# Exercise description:
Would you repeat the listing below exactly, with no pictures in it?

# Provided material:
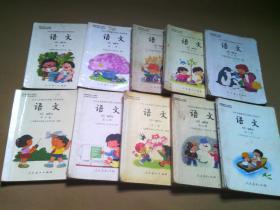 90年代五年制小学语文课本 1 —— 10 十本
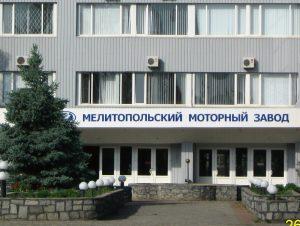 В этом году Мелитопольский моторный завод будет выпускать два вида двигателей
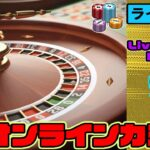 5月6日目【オンラインカジノ】【ライブカジノハウス】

# Result for this task:
 90年代五年制小学语文课本 1 —— 10 十本
 В этом году Мелитопольский моторный завод будет выпускать два вида двигателей
 5月6日目【オンラインカジノ】【ライブカジノハウス】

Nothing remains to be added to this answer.